Statutaire personeelsleden genieten dankzij de nieuwe ontslagregeling dezelfde rechtsbescherming als contractuele personeelsleden. Zo zijn dezelfde opzeggingstermijnen en -vergoedingen van toepassing en gelden de algemene beginselen van behoorlijk bestuur.
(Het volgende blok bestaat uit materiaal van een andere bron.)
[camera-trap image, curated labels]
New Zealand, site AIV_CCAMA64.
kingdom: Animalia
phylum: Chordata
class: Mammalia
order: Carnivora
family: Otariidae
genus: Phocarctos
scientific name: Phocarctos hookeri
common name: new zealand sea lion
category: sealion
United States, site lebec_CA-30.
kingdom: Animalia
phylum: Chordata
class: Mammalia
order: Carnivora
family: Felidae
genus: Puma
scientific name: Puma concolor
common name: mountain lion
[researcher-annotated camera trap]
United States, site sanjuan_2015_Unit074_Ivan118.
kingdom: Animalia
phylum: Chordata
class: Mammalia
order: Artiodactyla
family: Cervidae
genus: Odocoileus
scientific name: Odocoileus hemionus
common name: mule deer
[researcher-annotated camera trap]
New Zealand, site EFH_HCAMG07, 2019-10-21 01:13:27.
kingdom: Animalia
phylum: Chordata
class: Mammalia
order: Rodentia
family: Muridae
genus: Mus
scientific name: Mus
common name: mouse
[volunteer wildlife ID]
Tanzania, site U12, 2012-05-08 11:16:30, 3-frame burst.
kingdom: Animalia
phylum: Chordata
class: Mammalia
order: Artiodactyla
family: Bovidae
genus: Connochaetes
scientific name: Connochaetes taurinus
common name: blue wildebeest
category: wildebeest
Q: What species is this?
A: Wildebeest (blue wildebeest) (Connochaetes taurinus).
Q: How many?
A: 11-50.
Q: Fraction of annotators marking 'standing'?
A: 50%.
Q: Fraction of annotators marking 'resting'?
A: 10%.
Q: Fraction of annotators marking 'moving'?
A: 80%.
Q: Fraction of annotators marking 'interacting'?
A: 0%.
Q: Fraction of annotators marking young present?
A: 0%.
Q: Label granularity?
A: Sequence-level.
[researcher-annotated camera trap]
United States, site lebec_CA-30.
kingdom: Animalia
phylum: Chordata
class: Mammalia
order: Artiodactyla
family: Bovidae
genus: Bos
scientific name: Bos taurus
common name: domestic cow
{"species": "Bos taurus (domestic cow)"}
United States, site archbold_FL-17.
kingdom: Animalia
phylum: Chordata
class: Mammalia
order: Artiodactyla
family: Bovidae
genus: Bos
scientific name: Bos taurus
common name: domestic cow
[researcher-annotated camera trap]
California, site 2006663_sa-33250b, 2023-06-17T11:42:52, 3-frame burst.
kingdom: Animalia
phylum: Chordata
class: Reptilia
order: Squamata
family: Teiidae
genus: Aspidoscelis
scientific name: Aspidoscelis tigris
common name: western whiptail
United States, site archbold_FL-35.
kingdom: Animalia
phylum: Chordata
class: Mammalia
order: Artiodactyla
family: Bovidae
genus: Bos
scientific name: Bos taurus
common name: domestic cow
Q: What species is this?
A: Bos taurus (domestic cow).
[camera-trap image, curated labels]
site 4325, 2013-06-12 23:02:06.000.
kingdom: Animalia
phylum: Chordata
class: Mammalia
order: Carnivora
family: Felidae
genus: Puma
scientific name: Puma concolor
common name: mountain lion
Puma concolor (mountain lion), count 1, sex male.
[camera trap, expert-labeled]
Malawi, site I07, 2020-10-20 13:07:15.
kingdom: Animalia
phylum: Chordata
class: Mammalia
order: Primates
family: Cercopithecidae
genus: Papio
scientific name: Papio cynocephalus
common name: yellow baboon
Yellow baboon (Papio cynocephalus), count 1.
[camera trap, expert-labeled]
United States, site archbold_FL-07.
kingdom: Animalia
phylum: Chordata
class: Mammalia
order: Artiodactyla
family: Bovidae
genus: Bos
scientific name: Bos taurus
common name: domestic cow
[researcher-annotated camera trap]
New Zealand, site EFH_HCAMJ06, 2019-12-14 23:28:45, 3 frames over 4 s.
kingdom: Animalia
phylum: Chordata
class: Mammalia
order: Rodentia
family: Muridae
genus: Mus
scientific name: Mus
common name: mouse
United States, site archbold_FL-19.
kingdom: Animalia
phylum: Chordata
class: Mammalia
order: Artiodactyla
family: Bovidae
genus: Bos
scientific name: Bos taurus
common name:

Bijkomende ontslagmodaliteiten en rechtsbeschermingen zijn vastgesteld in het rechtspositiebesluit van 20 januari 2023.
Opzeggingstermijnen en -vergoedingen
De Arbeidsovereenkomstenwet(opent in nieuw venster) stelt de toepasselijke opzeggingstermijnen, -vergoedingen en -modaliteiten vast die besturen en personeelsleden moeten respecteren bij een ontslag.
Als het lokaal of provinciaal bestuur een arbeidsovereenkomst eenzijdig beëindigt, heeft het omwille van zijn ontslagmacht de keuze tussen:
- het respecteren van de opzegtermijn
- of het betalen van een opzeggingsvergoeding.
Bij elk ontslag vanaf 1 oktober 2023 moeten dus de opzeggingstermijnen en -vergoedingen zoals vastgesteld in de Arbeidsovereenkomstenwet gerespecteerd worden.
De anciënniteit voor het vaststellen van de opzeggingstermijnen en -vergoedingen moet berekend worden zoals bepaald in de Arbeidsovereenkomstenwet.
Het is mogelijk dat besturen meer opzeggingstermijn/-vergoeding toekennen dan vastgesteld in de Arbeidsovereenkomstenwet. Zo kunnen ze kijken naar de regeling als vastgesteld in de Wet Eenheidsstatuut voor contractuele personeelsleden die op 31 december 2013 werkzaam waren bij het bestuur. Eenzelfde regeling voor de berekening van de opzeggingstermijnen en -vergoedingen moet echter wel van toepassing zijn op alle statutaire personeelsleden binnen het bestuur.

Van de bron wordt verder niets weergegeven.